Miller buried his forehead into his left palm, his large hand massaging his own scalp. “Talk to Olympus and let them know. I need to walk around.” Jim Miller worked his body out of the captain’s seat and was quickly onto the concrete floor of the hanger. He walked around the plane inspecting the landing gear and tires in particular. They had a full complement of skilled mechanics to address any problem — so long as it was a problem found on any normal Ilyushin 76.
After about ten minutes the flight engineer emerged from the fuselage and called the captain over. “They want you back. The jet is waiting outside. They are sending a couple of experts over in the morning.”
Captain Jim Miller was airborne again within twenty minutes, this time as a passenger in the back of Dassault Falcon corporate jet. He slept on and off, short catnaps as the plane made its way west. The plane passed over Israel and headed out into the Mediterranean on a path that would take it to Italy, and then abruptly turned back to the east to land at Sde Dov Airport north of Tel Aviv.

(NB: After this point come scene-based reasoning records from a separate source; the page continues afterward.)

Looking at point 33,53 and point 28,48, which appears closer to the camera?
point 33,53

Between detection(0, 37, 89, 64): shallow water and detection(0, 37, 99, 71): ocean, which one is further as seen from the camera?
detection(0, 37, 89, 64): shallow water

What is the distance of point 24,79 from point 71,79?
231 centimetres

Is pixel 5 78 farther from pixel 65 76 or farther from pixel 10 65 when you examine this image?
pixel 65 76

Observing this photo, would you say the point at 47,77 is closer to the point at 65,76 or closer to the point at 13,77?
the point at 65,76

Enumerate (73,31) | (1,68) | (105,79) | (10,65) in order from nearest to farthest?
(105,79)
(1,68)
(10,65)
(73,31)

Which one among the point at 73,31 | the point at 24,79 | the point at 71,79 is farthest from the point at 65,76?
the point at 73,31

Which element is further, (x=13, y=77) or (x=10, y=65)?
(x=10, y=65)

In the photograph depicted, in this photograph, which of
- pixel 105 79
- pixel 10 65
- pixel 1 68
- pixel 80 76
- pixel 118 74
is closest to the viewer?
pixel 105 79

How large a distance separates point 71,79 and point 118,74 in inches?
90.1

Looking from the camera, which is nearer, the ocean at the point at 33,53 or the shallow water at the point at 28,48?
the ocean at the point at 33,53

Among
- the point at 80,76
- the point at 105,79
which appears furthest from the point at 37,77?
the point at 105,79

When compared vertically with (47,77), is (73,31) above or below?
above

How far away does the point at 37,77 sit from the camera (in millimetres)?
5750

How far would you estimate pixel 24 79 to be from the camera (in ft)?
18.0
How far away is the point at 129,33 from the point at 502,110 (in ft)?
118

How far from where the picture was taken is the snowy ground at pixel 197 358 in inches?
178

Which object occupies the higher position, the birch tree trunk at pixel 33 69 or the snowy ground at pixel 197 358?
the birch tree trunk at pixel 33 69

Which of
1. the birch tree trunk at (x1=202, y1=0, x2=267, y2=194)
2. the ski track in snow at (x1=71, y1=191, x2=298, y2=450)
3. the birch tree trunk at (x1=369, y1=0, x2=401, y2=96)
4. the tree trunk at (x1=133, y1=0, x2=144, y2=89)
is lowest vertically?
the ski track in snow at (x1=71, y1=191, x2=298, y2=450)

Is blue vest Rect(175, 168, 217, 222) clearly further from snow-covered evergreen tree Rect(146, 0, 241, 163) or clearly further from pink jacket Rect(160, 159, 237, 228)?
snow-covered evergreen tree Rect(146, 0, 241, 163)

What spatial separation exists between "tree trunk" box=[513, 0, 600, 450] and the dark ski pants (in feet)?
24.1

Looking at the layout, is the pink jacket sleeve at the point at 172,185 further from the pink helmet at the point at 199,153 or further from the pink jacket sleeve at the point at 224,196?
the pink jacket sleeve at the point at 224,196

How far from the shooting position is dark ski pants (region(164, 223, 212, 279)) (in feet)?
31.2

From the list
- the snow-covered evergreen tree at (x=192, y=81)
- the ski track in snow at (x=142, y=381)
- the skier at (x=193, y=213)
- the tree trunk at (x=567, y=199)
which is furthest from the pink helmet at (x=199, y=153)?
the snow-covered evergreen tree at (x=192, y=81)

Jim Miller walked into a conference room at Mount Olympus at one in the afternoon on October 5. It was a scheduled review for the two critical pilots of Block G on a day when everything that was occurring was scheduled down to the minute. Oleg Kolikov and four other men were in the small room seated around the table. All six were scheduled to fly the two Ilyushins — one now on a tarmac in Luhansk and the other in a hanger at Ras Al-Khaimah — later that night. Only they would fly the planes from remote control “cockpits” set up next to each other in a room just down the hall from the conference room they now occupied. Each plane would be flown by a flight engineer, a pilot and either Captain Kolikov in command of the Luhansk flight or Captain Miller in command of Ras Al-Khaimah flight. The role of each of the two captains was to use their experience over the last couple of years of flying in, over and around Iran to communicate with air traffic control personnel. The two flights later that night had to appear to be as routine as possible.